## Problem statement
Return, word for word, the portion of the family blog excerpt below starting at "Prestons’s older brother" and ending at "mind this morning.".

In 5 or 6 years, Vince will lead the way.  I will be cheering from the background as he teaches Violet how to rinse out a calf bottle and Liv how to clip her heifer.  He and Ava will be building an enclosure that can contain our goats.  That’s 4-H.  

So, these days — they are the best days.  This is what I had hoped parenting would be like. Bring on the county fair. 

4 Things in Common

Our family just had the most wonderful experience of meeting another family who has a boy named Preston with 4 things in common with Ava:

1.  Lives in Minneosta

2.  5-years-old

3.  Goats!

4.  Brachial plexus injury with avulsions C6-T1. 

Preston with his mom, Ava with me, photo bomb by Violet

Carly reached out to me as she knew someone in New Prague who knew someone who knew me, or at least followed this blog.  Anyway, small world. 

We met Monday night at our home, and the kids had so much fun playing.  Ava’s initial reaction was that Preston’s nerve damage was not similar to hers because he does not have to wear a brace.  I explained to her that, because his injury was during the birthing process 5 years ago, he didn’t need to wear a brace any more like she will for a few more years.  (It protects her wrist from breaking as that area doesn’t have nearly as much support and protection as a functioning one, also it keeps her hand from developing an inward curl).  

In any case, the kids played!   They rode bike, jumped on hay bales, dug in the sand, and just had a wonderful summer night.  Tuesday morning, we had YMCA swimming lessons and they enjoyed the hotel pool. 

My mother-in-law has a kid’s clothing store, Main Street Kids, so we popped in there for a bit and then drove out to the dairy for lunch. 

Do snowpants for sale mean that summer can’t last forever?

We walked around the farm but Preston’s two-year-old sister was pretty scared of all the sounds and most of the sights (it was nap time) so we cut it short.  

Prestons’s older brother is into metal forging so the boys hunted through an old scrap iron pile to find something heavy that would fit in their van.  

At this point, Carly (Preston’s mom) and I had a nice long talk.  It was very therapeutic for me to visit with someone who can tell me she has had the exact same feelings.  A lot of our sentiments ended with, “I’m sure you know what I mean”  or a similar phrase. For me, it was much more emotional to think back to 1 year ago than for her to go back 5 years.  Preston has endured 3 major surgeries so Carly was able to speak with a lot of “been there, done that” attitude.  Our conversations keep running through my mind this morning.

## Provided material
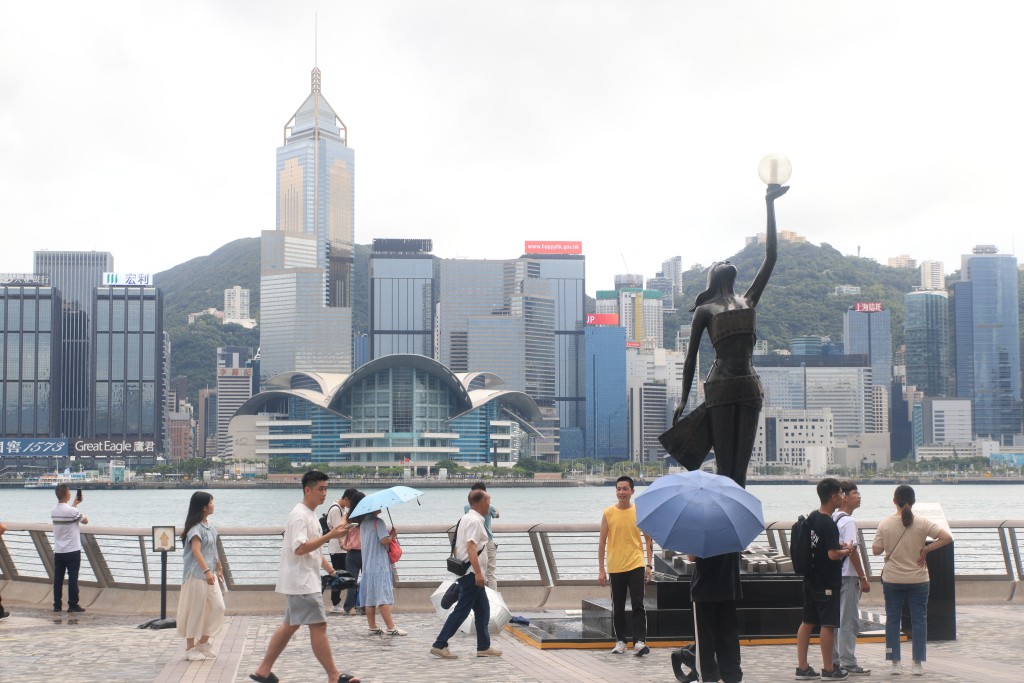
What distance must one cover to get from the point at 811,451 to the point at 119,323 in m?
111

## Response to this exercise
Prestons’s older brother is into metal forging so the boys hunted through an old scrap iron pile to find something heavy that would fit in their van.  

At this point, Carly (Preston’s mom) and I had a nice long talk.  It was very therapeutic for me to visit with someone who can tell me she has had the exact same feelings.  A lot of our sentiments ended with, “I’m sure you know what I mean”  or a similar phrase. For me, it was much more emotional to think back to 1 year ago than for her to go back 5 years.  Preston has endured 3 major surgeries so Carly was able to speak with a lot of “been there, done that” attitude.  Our conversations keep running through my mind this morning.